Marion Von Osten / Mica Gherghescu Dans la préfiguration de la recherche et de l’exposition Architectures de la décolonisation, une question de très grande importance s’impose, à savoir comment le moment de la décolonisation a changé à la fois les concepts théoriques, les notions politiques et les pratiques artistiques dans l’espace occidental. En même temps, la guerre d’indépendance en Algérie a exercé un effet extraordinaire sur les mouvements sociaux et les mouvements pour les droits civiques dans le monde entier. La solidarité manifeste de mouvements comme les Black Panthers s’est montrée telle que des figures comme Eldridge Cleaver¹ ont émigré en Algérie.
Bernard Schmid Je pourrais juste ajouter que le film La Bataille d’Alger qui a été tourné après la guerre de libération d’Algérie et a été présenté, en 1965 me semble-t-il, par Gilles Pontecorvo au festival de Venise, a beaucoup influencé le mouvement des Black Panthers. C’est un film qui montre à la fois la torture exercée par le pouvoir colonial français, et les pratiques de guérilla du mouvement de libération.
MVO / MG Aujourd’hui, à un moment de rupture, on assiste à l’extérieur de la France au surgissement d’une immense forme de solidarité. On pourrait même affirmer que les mouements anticoloniaux en Algérie et ailleurs ont fonctionné comme des modèles pour la nouvelle gauche européenne. Comment décririez-vous cette relation et cette influence exercées sur la gauche et sur les mouvements sociaux français émergeant dans les années soixante ?

▶ [DONNÉES EXTRAITES]
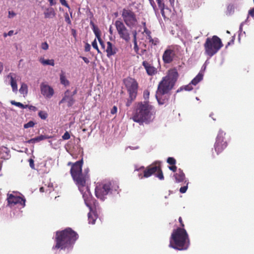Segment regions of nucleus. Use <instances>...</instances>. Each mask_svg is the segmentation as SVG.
Segmentation results:
<instances>
[{"label":"nucleus","mask_w":254,"mask_h":254,"mask_svg":"<svg viewBox=\"0 0 254 254\" xmlns=\"http://www.w3.org/2000/svg\"><path fill=\"white\" fill-rule=\"evenodd\" d=\"M82 159L74 163L73 166L71 167L70 173L74 182L82 194V197L86 205L89 207L91 204L90 200L92 196L89 187L86 185V181L89 177L87 173H82Z\"/></svg>","instance_id":"f257e3e1"},{"label":"nucleus","mask_w":254,"mask_h":254,"mask_svg":"<svg viewBox=\"0 0 254 254\" xmlns=\"http://www.w3.org/2000/svg\"><path fill=\"white\" fill-rule=\"evenodd\" d=\"M179 74L176 69L173 68L168 70L167 74L163 77L159 83L156 92V98L160 105L165 104L168 98L166 97L173 88L178 79Z\"/></svg>","instance_id":"f03ea898"},{"label":"nucleus","mask_w":254,"mask_h":254,"mask_svg":"<svg viewBox=\"0 0 254 254\" xmlns=\"http://www.w3.org/2000/svg\"><path fill=\"white\" fill-rule=\"evenodd\" d=\"M153 108L148 101L136 102L133 106L131 119L140 125L149 124L153 120Z\"/></svg>","instance_id":"7ed1b4c3"},{"label":"nucleus","mask_w":254,"mask_h":254,"mask_svg":"<svg viewBox=\"0 0 254 254\" xmlns=\"http://www.w3.org/2000/svg\"><path fill=\"white\" fill-rule=\"evenodd\" d=\"M78 238L77 233L70 228L57 231L55 237L56 245L53 246V249H65L71 248Z\"/></svg>","instance_id":"20e7f679"},{"label":"nucleus","mask_w":254,"mask_h":254,"mask_svg":"<svg viewBox=\"0 0 254 254\" xmlns=\"http://www.w3.org/2000/svg\"><path fill=\"white\" fill-rule=\"evenodd\" d=\"M190 245L189 235L183 228L174 229L170 238L169 247L179 251L186 250Z\"/></svg>","instance_id":"39448f33"},{"label":"nucleus","mask_w":254,"mask_h":254,"mask_svg":"<svg viewBox=\"0 0 254 254\" xmlns=\"http://www.w3.org/2000/svg\"><path fill=\"white\" fill-rule=\"evenodd\" d=\"M223 46L221 40L217 36L214 35L206 39L204 44L205 53L210 57L215 55Z\"/></svg>","instance_id":"423d86ee"},{"label":"nucleus","mask_w":254,"mask_h":254,"mask_svg":"<svg viewBox=\"0 0 254 254\" xmlns=\"http://www.w3.org/2000/svg\"><path fill=\"white\" fill-rule=\"evenodd\" d=\"M156 173H157L156 176L159 180H164V177L159 162H156L147 167L143 171V174H138V177L140 179H142L143 178H148Z\"/></svg>","instance_id":"0eeeda50"},{"label":"nucleus","mask_w":254,"mask_h":254,"mask_svg":"<svg viewBox=\"0 0 254 254\" xmlns=\"http://www.w3.org/2000/svg\"><path fill=\"white\" fill-rule=\"evenodd\" d=\"M123 22L129 28H133L136 26L138 20L136 15L134 11L128 7L123 9L121 13Z\"/></svg>","instance_id":"6e6552de"},{"label":"nucleus","mask_w":254,"mask_h":254,"mask_svg":"<svg viewBox=\"0 0 254 254\" xmlns=\"http://www.w3.org/2000/svg\"><path fill=\"white\" fill-rule=\"evenodd\" d=\"M115 26L120 38L125 42H128L130 40V31L126 25L123 21L118 20L115 21Z\"/></svg>","instance_id":"1a4fd4ad"},{"label":"nucleus","mask_w":254,"mask_h":254,"mask_svg":"<svg viewBox=\"0 0 254 254\" xmlns=\"http://www.w3.org/2000/svg\"><path fill=\"white\" fill-rule=\"evenodd\" d=\"M226 133L220 130L214 144V149L217 154L221 153L227 146L228 143L225 137Z\"/></svg>","instance_id":"9d476101"},{"label":"nucleus","mask_w":254,"mask_h":254,"mask_svg":"<svg viewBox=\"0 0 254 254\" xmlns=\"http://www.w3.org/2000/svg\"><path fill=\"white\" fill-rule=\"evenodd\" d=\"M124 83L129 95L137 96L138 84L136 80L130 77L124 79Z\"/></svg>","instance_id":"9b49d317"},{"label":"nucleus","mask_w":254,"mask_h":254,"mask_svg":"<svg viewBox=\"0 0 254 254\" xmlns=\"http://www.w3.org/2000/svg\"><path fill=\"white\" fill-rule=\"evenodd\" d=\"M111 190L110 183L99 185L95 190V195L98 198L104 201Z\"/></svg>","instance_id":"f8f14e48"},{"label":"nucleus","mask_w":254,"mask_h":254,"mask_svg":"<svg viewBox=\"0 0 254 254\" xmlns=\"http://www.w3.org/2000/svg\"><path fill=\"white\" fill-rule=\"evenodd\" d=\"M7 205L10 207L19 204L22 207L25 205L26 200L24 197L12 193L7 194Z\"/></svg>","instance_id":"ddd939ff"},{"label":"nucleus","mask_w":254,"mask_h":254,"mask_svg":"<svg viewBox=\"0 0 254 254\" xmlns=\"http://www.w3.org/2000/svg\"><path fill=\"white\" fill-rule=\"evenodd\" d=\"M40 88L41 94L46 99L51 98L54 94L53 88L46 83H41Z\"/></svg>","instance_id":"4468645a"},{"label":"nucleus","mask_w":254,"mask_h":254,"mask_svg":"<svg viewBox=\"0 0 254 254\" xmlns=\"http://www.w3.org/2000/svg\"><path fill=\"white\" fill-rule=\"evenodd\" d=\"M175 56V51L171 49H167L164 52L162 59L164 63L170 64L173 61Z\"/></svg>","instance_id":"2eb2a0df"},{"label":"nucleus","mask_w":254,"mask_h":254,"mask_svg":"<svg viewBox=\"0 0 254 254\" xmlns=\"http://www.w3.org/2000/svg\"><path fill=\"white\" fill-rule=\"evenodd\" d=\"M67 102L68 107H71L75 102L72 95H71L70 92L69 90H67L64 93V96L62 99L60 101L59 104Z\"/></svg>","instance_id":"dca6fc26"},{"label":"nucleus","mask_w":254,"mask_h":254,"mask_svg":"<svg viewBox=\"0 0 254 254\" xmlns=\"http://www.w3.org/2000/svg\"><path fill=\"white\" fill-rule=\"evenodd\" d=\"M158 6L161 9V13L164 19L167 18L171 13V11L168 8L165 7V4L163 2V0H156Z\"/></svg>","instance_id":"f3484780"},{"label":"nucleus","mask_w":254,"mask_h":254,"mask_svg":"<svg viewBox=\"0 0 254 254\" xmlns=\"http://www.w3.org/2000/svg\"><path fill=\"white\" fill-rule=\"evenodd\" d=\"M142 65L146 70L148 75L152 76L157 72V69L148 62L144 61L142 62Z\"/></svg>","instance_id":"a211bd4d"},{"label":"nucleus","mask_w":254,"mask_h":254,"mask_svg":"<svg viewBox=\"0 0 254 254\" xmlns=\"http://www.w3.org/2000/svg\"><path fill=\"white\" fill-rule=\"evenodd\" d=\"M107 53V56L108 58L115 55L118 51V48L114 45L111 42H107V48L105 50Z\"/></svg>","instance_id":"6ab92c4d"},{"label":"nucleus","mask_w":254,"mask_h":254,"mask_svg":"<svg viewBox=\"0 0 254 254\" xmlns=\"http://www.w3.org/2000/svg\"><path fill=\"white\" fill-rule=\"evenodd\" d=\"M16 75L14 73H9L7 76V78H10V84L12 87L13 92L16 93L18 91L17 84L16 79Z\"/></svg>","instance_id":"aec40b11"},{"label":"nucleus","mask_w":254,"mask_h":254,"mask_svg":"<svg viewBox=\"0 0 254 254\" xmlns=\"http://www.w3.org/2000/svg\"><path fill=\"white\" fill-rule=\"evenodd\" d=\"M174 177L177 183H181L185 180V175L181 169H179L178 172L174 174Z\"/></svg>","instance_id":"412c9836"},{"label":"nucleus","mask_w":254,"mask_h":254,"mask_svg":"<svg viewBox=\"0 0 254 254\" xmlns=\"http://www.w3.org/2000/svg\"><path fill=\"white\" fill-rule=\"evenodd\" d=\"M44 14L45 18H50L54 17L56 15V13L54 8L52 7H50L46 9L44 12Z\"/></svg>","instance_id":"4be33fe9"},{"label":"nucleus","mask_w":254,"mask_h":254,"mask_svg":"<svg viewBox=\"0 0 254 254\" xmlns=\"http://www.w3.org/2000/svg\"><path fill=\"white\" fill-rule=\"evenodd\" d=\"M39 61L40 63L44 65H50L52 66H54L55 65V61L53 59L51 60H46L44 58H40L39 59Z\"/></svg>","instance_id":"5701e85b"},{"label":"nucleus","mask_w":254,"mask_h":254,"mask_svg":"<svg viewBox=\"0 0 254 254\" xmlns=\"http://www.w3.org/2000/svg\"><path fill=\"white\" fill-rule=\"evenodd\" d=\"M132 35H133V43L134 44V50L136 54L138 53L139 51V47L137 45V32L136 31L134 30L132 31Z\"/></svg>","instance_id":"b1692460"},{"label":"nucleus","mask_w":254,"mask_h":254,"mask_svg":"<svg viewBox=\"0 0 254 254\" xmlns=\"http://www.w3.org/2000/svg\"><path fill=\"white\" fill-rule=\"evenodd\" d=\"M203 74L201 72H199L198 74L191 80L190 84L196 85L203 79Z\"/></svg>","instance_id":"393cba45"},{"label":"nucleus","mask_w":254,"mask_h":254,"mask_svg":"<svg viewBox=\"0 0 254 254\" xmlns=\"http://www.w3.org/2000/svg\"><path fill=\"white\" fill-rule=\"evenodd\" d=\"M60 79L61 83L65 86H68L69 84V81L66 78L64 72H62L60 75Z\"/></svg>","instance_id":"a878e982"},{"label":"nucleus","mask_w":254,"mask_h":254,"mask_svg":"<svg viewBox=\"0 0 254 254\" xmlns=\"http://www.w3.org/2000/svg\"><path fill=\"white\" fill-rule=\"evenodd\" d=\"M19 91L24 97L26 96L28 93V86L27 84L24 83H22Z\"/></svg>","instance_id":"bb28decb"},{"label":"nucleus","mask_w":254,"mask_h":254,"mask_svg":"<svg viewBox=\"0 0 254 254\" xmlns=\"http://www.w3.org/2000/svg\"><path fill=\"white\" fill-rule=\"evenodd\" d=\"M92 30L94 32L96 38H97V39H98V38H101L100 31L99 29L98 28V27L95 26L94 24H93Z\"/></svg>","instance_id":"cd10ccee"},{"label":"nucleus","mask_w":254,"mask_h":254,"mask_svg":"<svg viewBox=\"0 0 254 254\" xmlns=\"http://www.w3.org/2000/svg\"><path fill=\"white\" fill-rule=\"evenodd\" d=\"M136 96L129 95L128 98L127 100L126 105L127 107H129L132 104V102L135 100Z\"/></svg>","instance_id":"c85d7f7f"},{"label":"nucleus","mask_w":254,"mask_h":254,"mask_svg":"<svg viewBox=\"0 0 254 254\" xmlns=\"http://www.w3.org/2000/svg\"><path fill=\"white\" fill-rule=\"evenodd\" d=\"M96 216L91 213H88V221L89 223L92 224H94L96 221Z\"/></svg>","instance_id":"c756f323"},{"label":"nucleus","mask_w":254,"mask_h":254,"mask_svg":"<svg viewBox=\"0 0 254 254\" xmlns=\"http://www.w3.org/2000/svg\"><path fill=\"white\" fill-rule=\"evenodd\" d=\"M11 104L21 109H26L28 107V105H24L20 102H17L15 101H11Z\"/></svg>","instance_id":"7c9ffc66"},{"label":"nucleus","mask_w":254,"mask_h":254,"mask_svg":"<svg viewBox=\"0 0 254 254\" xmlns=\"http://www.w3.org/2000/svg\"><path fill=\"white\" fill-rule=\"evenodd\" d=\"M38 116L41 119L46 120L47 118L48 115L46 112L40 111L38 113Z\"/></svg>","instance_id":"2f4dec72"},{"label":"nucleus","mask_w":254,"mask_h":254,"mask_svg":"<svg viewBox=\"0 0 254 254\" xmlns=\"http://www.w3.org/2000/svg\"><path fill=\"white\" fill-rule=\"evenodd\" d=\"M234 6L233 4H229L227 6V12L229 14H231L234 12Z\"/></svg>","instance_id":"473e14b6"},{"label":"nucleus","mask_w":254,"mask_h":254,"mask_svg":"<svg viewBox=\"0 0 254 254\" xmlns=\"http://www.w3.org/2000/svg\"><path fill=\"white\" fill-rule=\"evenodd\" d=\"M35 123L33 121H29L27 123L24 125V127L25 128H28L29 127H32L35 125Z\"/></svg>","instance_id":"72a5a7b5"},{"label":"nucleus","mask_w":254,"mask_h":254,"mask_svg":"<svg viewBox=\"0 0 254 254\" xmlns=\"http://www.w3.org/2000/svg\"><path fill=\"white\" fill-rule=\"evenodd\" d=\"M167 162L168 164H169L171 165H175V164L176 163V160L175 159V158H174L173 157L168 158Z\"/></svg>","instance_id":"f704fd0d"},{"label":"nucleus","mask_w":254,"mask_h":254,"mask_svg":"<svg viewBox=\"0 0 254 254\" xmlns=\"http://www.w3.org/2000/svg\"><path fill=\"white\" fill-rule=\"evenodd\" d=\"M64 16L65 22L68 24L71 25V21L70 20V17L69 16L67 12L65 13L64 14Z\"/></svg>","instance_id":"c9c22d12"},{"label":"nucleus","mask_w":254,"mask_h":254,"mask_svg":"<svg viewBox=\"0 0 254 254\" xmlns=\"http://www.w3.org/2000/svg\"><path fill=\"white\" fill-rule=\"evenodd\" d=\"M38 142H39V141L38 139V137L37 136L35 138H31V139L25 141V142L28 143H35Z\"/></svg>","instance_id":"e433bc0d"},{"label":"nucleus","mask_w":254,"mask_h":254,"mask_svg":"<svg viewBox=\"0 0 254 254\" xmlns=\"http://www.w3.org/2000/svg\"><path fill=\"white\" fill-rule=\"evenodd\" d=\"M152 45L156 46L159 43V40L157 38H154L149 43Z\"/></svg>","instance_id":"4c0bfd02"},{"label":"nucleus","mask_w":254,"mask_h":254,"mask_svg":"<svg viewBox=\"0 0 254 254\" xmlns=\"http://www.w3.org/2000/svg\"><path fill=\"white\" fill-rule=\"evenodd\" d=\"M92 46L94 49H96L98 53H100V50L98 48L97 43L96 39H94V40L92 42Z\"/></svg>","instance_id":"58836bf2"},{"label":"nucleus","mask_w":254,"mask_h":254,"mask_svg":"<svg viewBox=\"0 0 254 254\" xmlns=\"http://www.w3.org/2000/svg\"><path fill=\"white\" fill-rule=\"evenodd\" d=\"M149 0L150 3V4L151 5V6H152V7H153V8L154 9V10L156 13V12L157 11L158 9L157 8V7H156V5L155 1H154V0Z\"/></svg>","instance_id":"ea45409f"},{"label":"nucleus","mask_w":254,"mask_h":254,"mask_svg":"<svg viewBox=\"0 0 254 254\" xmlns=\"http://www.w3.org/2000/svg\"><path fill=\"white\" fill-rule=\"evenodd\" d=\"M70 137L69 133L67 131H66L62 136V138L64 140H67L70 138Z\"/></svg>","instance_id":"a19ab883"},{"label":"nucleus","mask_w":254,"mask_h":254,"mask_svg":"<svg viewBox=\"0 0 254 254\" xmlns=\"http://www.w3.org/2000/svg\"><path fill=\"white\" fill-rule=\"evenodd\" d=\"M41 48L43 50H47L49 48V45L47 42H44L41 44Z\"/></svg>","instance_id":"79ce46f5"},{"label":"nucleus","mask_w":254,"mask_h":254,"mask_svg":"<svg viewBox=\"0 0 254 254\" xmlns=\"http://www.w3.org/2000/svg\"><path fill=\"white\" fill-rule=\"evenodd\" d=\"M188 189V185L187 186L181 187L180 189V192L181 193H185Z\"/></svg>","instance_id":"37998d69"},{"label":"nucleus","mask_w":254,"mask_h":254,"mask_svg":"<svg viewBox=\"0 0 254 254\" xmlns=\"http://www.w3.org/2000/svg\"><path fill=\"white\" fill-rule=\"evenodd\" d=\"M60 1L63 5H64L69 9V6L65 0H60Z\"/></svg>","instance_id":"c03bdc74"},{"label":"nucleus","mask_w":254,"mask_h":254,"mask_svg":"<svg viewBox=\"0 0 254 254\" xmlns=\"http://www.w3.org/2000/svg\"><path fill=\"white\" fill-rule=\"evenodd\" d=\"M149 96V92L148 90H145L143 92V97L145 99H148Z\"/></svg>","instance_id":"a18cd8bd"},{"label":"nucleus","mask_w":254,"mask_h":254,"mask_svg":"<svg viewBox=\"0 0 254 254\" xmlns=\"http://www.w3.org/2000/svg\"><path fill=\"white\" fill-rule=\"evenodd\" d=\"M16 15V13L13 11H8V18H13Z\"/></svg>","instance_id":"49530a36"},{"label":"nucleus","mask_w":254,"mask_h":254,"mask_svg":"<svg viewBox=\"0 0 254 254\" xmlns=\"http://www.w3.org/2000/svg\"><path fill=\"white\" fill-rule=\"evenodd\" d=\"M117 112V107L116 106H114L111 110V114L114 115V114H116Z\"/></svg>","instance_id":"de8ad7c7"},{"label":"nucleus","mask_w":254,"mask_h":254,"mask_svg":"<svg viewBox=\"0 0 254 254\" xmlns=\"http://www.w3.org/2000/svg\"><path fill=\"white\" fill-rule=\"evenodd\" d=\"M143 33H145L146 35V36H148L151 35V32L149 30L147 29V27H145V29L143 30Z\"/></svg>","instance_id":"09e8293b"},{"label":"nucleus","mask_w":254,"mask_h":254,"mask_svg":"<svg viewBox=\"0 0 254 254\" xmlns=\"http://www.w3.org/2000/svg\"><path fill=\"white\" fill-rule=\"evenodd\" d=\"M98 40L101 46L102 47V48L104 49L105 48V46L104 43L103 41V40H102L101 38H98Z\"/></svg>","instance_id":"8fccbe9b"},{"label":"nucleus","mask_w":254,"mask_h":254,"mask_svg":"<svg viewBox=\"0 0 254 254\" xmlns=\"http://www.w3.org/2000/svg\"><path fill=\"white\" fill-rule=\"evenodd\" d=\"M169 169L172 171L174 172H175L177 171V167L175 166V165H173L169 167Z\"/></svg>","instance_id":"3c124183"},{"label":"nucleus","mask_w":254,"mask_h":254,"mask_svg":"<svg viewBox=\"0 0 254 254\" xmlns=\"http://www.w3.org/2000/svg\"><path fill=\"white\" fill-rule=\"evenodd\" d=\"M179 223H180V228H184L185 227V224L183 221V220H182V218L181 217H180L179 218Z\"/></svg>","instance_id":"603ef678"},{"label":"nucleus","mask_w":254,"mask_h":254,"mask_svg":"<svg viewBox=\"0 0 254 254\" xmlns=\"http://www.w3.org/2000/svg\"><path fill=\"white\" fill-rule=\"evenodd\" d=\"M29 165L31 167V168L32 169H34V160L32 159H30L29 160Z\"/></svg>","instance_id":"864d4df0"},{"label":"nucleus","mask_w":254,"mask_h":254,"mask_svg":"<svg viewBox=\"0 0 254 254\" xmlns=\"http://www.w3.org/2000/svg\"><path fill=\"white\" fill-rule=\"evenodd\" d=\"M184 88L187 91H190V90H191L193 89V88L192 87V86L190 85V84H189L188 85L185 86Z\"/></svg>","instance_id":"5fc2aeb1"},{"label":"nucleus","mask_w":254,"mask_h":254,"mask_svg":"<svg viewBox=\"0 0 254 254\" xmlns=\"http://www.w3.org/2000/svg\"><path fill=\"white\" fill-rule=\"evenodd\" d=\"M90 45L89 44L86 43L85 46V51L86 52H89L90 50Z\"/></svg>","instance_id":"6e6d98bb"},{"label":"nucleus","mask_w":254,"mask_h":254,"mask_svg":"<svg viewBox=\"0 0 254 254\" xmlns=\"http://www.w3.org/2000/svg\"><path fill=\"white\" fill-rule=\"evenodd\" d=\"M29 108V110H32V111H35L37 110V108L34 106H32V105H28V107Z\"/></svg>","instance_id":"4d7b16f0"},{"label":"nucleus","mask_w":254,"mask_h":254,"mask_svg":"<svg viewBox=\"0 0 254 254\" xmlns=\"http://www.w3.org/2000/svg\"><path fill=\"white\" fill-rule=\"evenodd\" d=\"M249 14L254 18V8L251 9L249 11Z\"/></svg>","instance_id":"13d9d810"},{"label":"nucleus","mask_w":254,"mask_h":254,"mask_svg":"<svg viewBox=\"0 0 254 254\" xmlns=\"http://www.w3.org/2000/svg\"><path fill=\"white\" fill-rule=\"evenodd\" d=\"M81 58H82V59L84 61V62L88 64L89 63V60H88V58H86V57H80Z\"/></svg>","instance_id":"bf43d9fd"},{"label":"nucleus","mask_w":254,"mask_h":254,"mask_svg":"<svg viewBox=\"0 0 254 254\" xmlns=\"http://www.w3.org/2000/svg\"><path fill=\"white\" fill-rule=\"evenodd\" d=\"M234 37H233L232 39L228 43L227 45H226V47L227 48L228 46H230L231 44H233L234 42Z\"/></svg>","instance_id":"052dcab7"},{"label":"nucleus","mask_w":254,"mask_h":254,"mask_svg":"<svg viewBox=\"0 0 254 254\" xmlns=\"http://www.w3.org/2000/svg\"><path fill=\"white\" fill-rule=\"evenodd\" d=\"M39 141H40L41 140H44V135H41L38 136Z\"/></svg>","instance_id":"680f3d73"},{"label":"nucleus","mask_w":254,"mask_h":254,"mask_svg":"<svg viewBox=\"0 0 254 254\" xmlns=\"http://www.w3.org/2000/svg\"><path fill=\"white\" fill-rule=\"evenodd\" d=\"M3 69V66L2 63L0 62V74L1 73Z\"/></svg>","instance_id":"e2e57ef3"},{"label":"nucleus","mask_w":254,"mask_h":254,"mask_svg":"<svg viewBox=\"0 0 254 254\" xmlns=\"http://www.w3.org/2000/svg\"><path fill=\"white\" fill-rule=\"evenodd\" d=\"M146 39L149 40V42L150 43L151 40H152L153 38L151 37V35L146 36Z\"/></svg>","instance_id":"0e129e2a"},{"label":"nucleus","mask_w":254,"mask_h":254,"mask_svg":"<svg viewBox=\"0 0 254 254\" xmlns=\"http://www.w3.org/2000/svg\"><path fill=\"white\" fill-rule=\"evenodd\" d=\"M50 5L52 6L55 4V2H54V0H49Z\"/></svg>","instance_id":"69168bd1"},{"label":"nucleus","mask_w":254,"mask_h":254,"mask_svg":"<svg viewBox=\"0 0 254 254\" xmlns=\"http://www.w3.org/2000/svg\"><path fill=\"white\" fill-rule=\"evenodd\" d=\"M77 89L76 88L74 89V90L73 91L72 94H71V95H72L73 96L74 95H75L77 93Z\"/></svg>","instance_id":"338daca9"},{"label":"nucleus","mask_w":254,"mask_h":254,"mask_svg":"<svg viewBox=\"0 0 254 254\" xmlns=\"http://www.w3.org/2000/svg\"><path fill=\"white\" fill-rule=\"evenodd\" d=\"M52 137V136H49V135H44V139H45L51 138Z\"/></svg>","instance_id":"774afa93"}]
</instances>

▶ [LA CONSIGNE] Prolongez le texte sur la décolonisation et la guerre d'Algérie à partir de sa dernière phrase. Vous n'aurez pas besoin des entrées.

▶ [RÉPONSE]
BS Cette influence était énorme ! J’irais même jusqu’à dire que la crise politique profonde de mai 1968 en France est difficilement imaginable, telle qu’elle a existé, sans l’alliance de mouvements contestataires qui a été préfigurée pendant la guerre d’Algérie. À ce moment-là en effet, il y a eu en France des ruptures au sein de la gauche : la position du Parti Socialiste, au gouvernement de 1956 à 1958, était clairement une position de soutien à la guerre coloniale. C’est Guy Mollet, alors Président du Conseil (l’équivalent de notre actuel Premier Ministre), qui envoie les conscrits en Algérie. François Mitterrand est Ministre de la Justice et c’est lui qui fait guillotiner des combattants FLN (Front de Libération Nationale) pour la décolonisation, y compris d’ailleurs un militant européen, Fernand Iveton, un communiste qui avait combattu aux côtés de ses camarades arabes et berbères.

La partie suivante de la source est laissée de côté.